§ Schriftelijke opgave 1
Schrijf uit de aantekeningen over Roosteren letterlijk het stuk over dat loopt van "De Maasgouw/Jaargang 3/Nummer" tot en met "Auteur(s) M.J.".
§ Schriftelijke opgave 2
Noem alle plaatsen waarvan de aantekeningen over Roosteren vermelden dat iemand er pastoor was.

§ Tekstfragment
De Maasgouw/Jaargang 3/Nummer 134/Geschiedkundige Aanteekeningen over het dorp Roosteren

Uit Wikisource
Geschiedkundige Aanteekeningen over het dorp Roosteren
Auteur(s) M.J.
Datum 21 juli 1881
Titel Geschiedkundige Aanteekeningen over het dorp Roosteren
Tijdschrift De Maasgouw
Jg, nr, pg 3, 134,
Brontaal Nederlands
Bron tijdschriften.delpher.nl
Auteursrecht Publiek domein

[525]


[...]


Geschiedkundige Aantekeningen

over

het dorp ROOSTEREN.

      De Maeseijckenaar Michiel Joseph Bongaerts volgde Rafaël Multers als pastoor te Roosteren op en werd den 3 Mei 1757 als zoodanig ingehuldigd. Daarbij waren tegenwoordig Albertus Longaerts, kanunnik te Susteren, en Petrus Bongaerts, pastoor te Leuth. Op den 4 Februari 1769 was hij getuige van den dood van 12 personen, die nabij Roosteren door het omslaan van eene aak jammerlijk in de Maas verdronken. Hij stond bijna 33 jaren aan het hoofd der parochie en overleed te Roosteren den 7 Februari 1790. De daardoor vacant geworden betrekking werd bezet door Joannes Franciscus Schoolmeesters, die op den 17 Juni 1790 door den deken Ghij[...]en van Echt ingeleid werd, in tegenwoordigheid van Henr. Alex Clermont, pastoor te Maasbracht, en van Arn. Borrett, pastoor te Herten, als getuigen. In 1776 was hij rector studiosæ juventutis Ruremundæ, in 1787 werd hij pastoor te St. Odilienberg en kwam van daar naar Roosteren. Op den 22 November 1804 werd hij gekozen tot deken van het ambt Montfort. Hij was de laatste, die deze waardigheid bekleedde en overleed den 2 Maart 1808.

Redeneergegevens bij scènes:

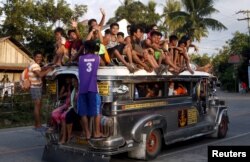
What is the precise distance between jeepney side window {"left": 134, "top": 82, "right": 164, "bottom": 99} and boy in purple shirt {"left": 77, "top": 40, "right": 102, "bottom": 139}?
1.02 meters

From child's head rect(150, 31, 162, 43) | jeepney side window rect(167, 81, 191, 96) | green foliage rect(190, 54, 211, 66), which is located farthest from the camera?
green foliage rect(190, 54, 211, 66)

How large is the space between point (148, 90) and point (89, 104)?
1.56 m

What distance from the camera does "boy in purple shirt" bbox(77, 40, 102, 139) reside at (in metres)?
7.93

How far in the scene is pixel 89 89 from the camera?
7.91 meters

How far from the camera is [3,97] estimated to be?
57.5 feet

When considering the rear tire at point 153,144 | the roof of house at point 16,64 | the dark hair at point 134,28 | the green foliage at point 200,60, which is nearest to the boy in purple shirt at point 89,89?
the rear tire at point 153,144

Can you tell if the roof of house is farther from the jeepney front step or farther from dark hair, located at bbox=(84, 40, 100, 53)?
dark hair, located at bbox=(84, 40, 100, 53)

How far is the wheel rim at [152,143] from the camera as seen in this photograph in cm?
877

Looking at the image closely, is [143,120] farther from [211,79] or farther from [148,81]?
[211,79]

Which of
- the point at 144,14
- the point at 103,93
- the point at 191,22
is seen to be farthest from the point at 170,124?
the point at 144,14

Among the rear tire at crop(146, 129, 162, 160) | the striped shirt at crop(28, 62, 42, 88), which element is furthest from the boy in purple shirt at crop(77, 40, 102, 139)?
the striped shirt at crop(28, 62, 42, 88)

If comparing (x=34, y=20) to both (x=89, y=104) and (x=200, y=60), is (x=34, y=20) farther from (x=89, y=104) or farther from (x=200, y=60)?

§ Schriftelijke uitwerking 1
De Maasgouw/Jaargang 3/Nummer 134/Geschiedkundige Aanteekeningen over het dorp Roosteren

Uit Wikisource
Geschiedkundige Aanteekeningen over het dorp Roosteren
Auteur(s) M.J.

§ Schriftelijke uitwerking 2
Roosteren, Leuth, Maasbracht, Herten, St. Odilienberg